Dataset entries:
= = =

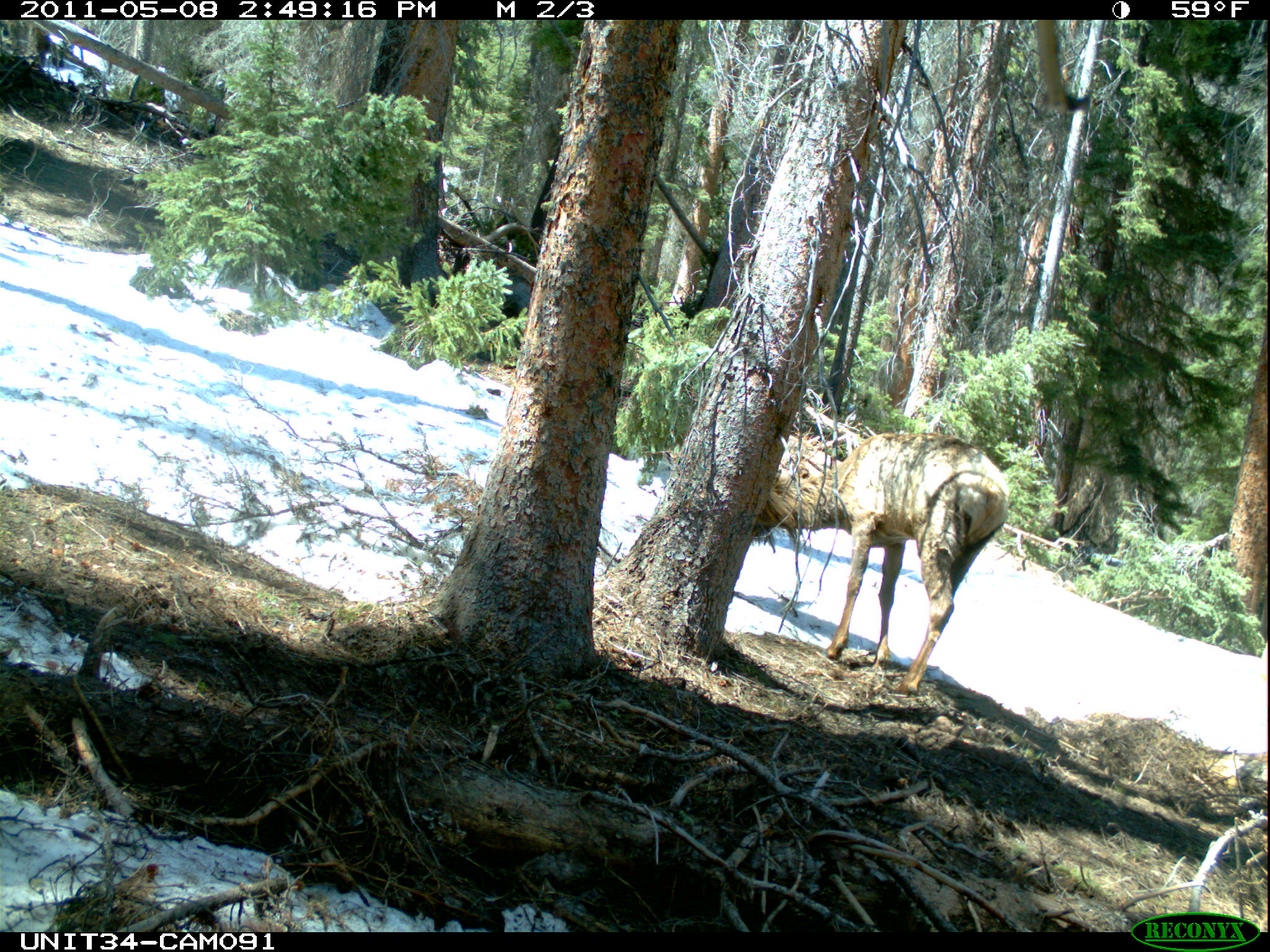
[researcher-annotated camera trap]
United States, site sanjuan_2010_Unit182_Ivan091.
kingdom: Animalia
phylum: Chordata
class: Mammalia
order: Artiodactyla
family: Cervidae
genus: Cervus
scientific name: Cervus elaphus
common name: red deer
Cervus elaphus (red deer).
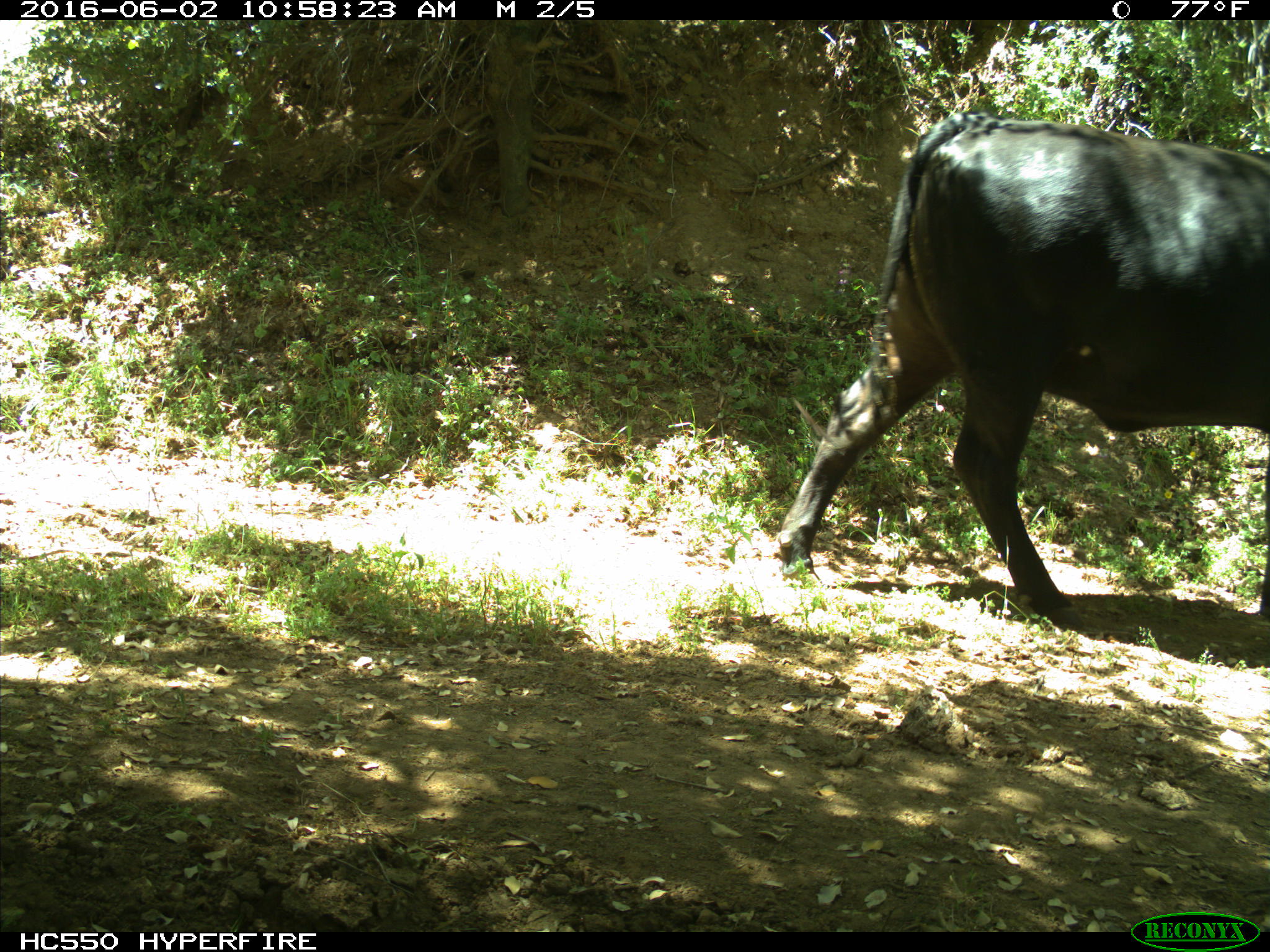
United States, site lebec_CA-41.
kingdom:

= = =

Give the records a second time exactly, keeping the images out.

[researcher-annotated camera trap]
United States, site sanjuan_2010_Unit182_Ivan091.
kingdom: Animalia
phylum: Chordata
class: Mammalia
order: Artiodactyla
family: Cervidae
genus: Cervus
scientific name: Cervus elaphus
common name: red deer
Cervus elaphus (red deer).
United States, site lebec_CA-41.
kingdom:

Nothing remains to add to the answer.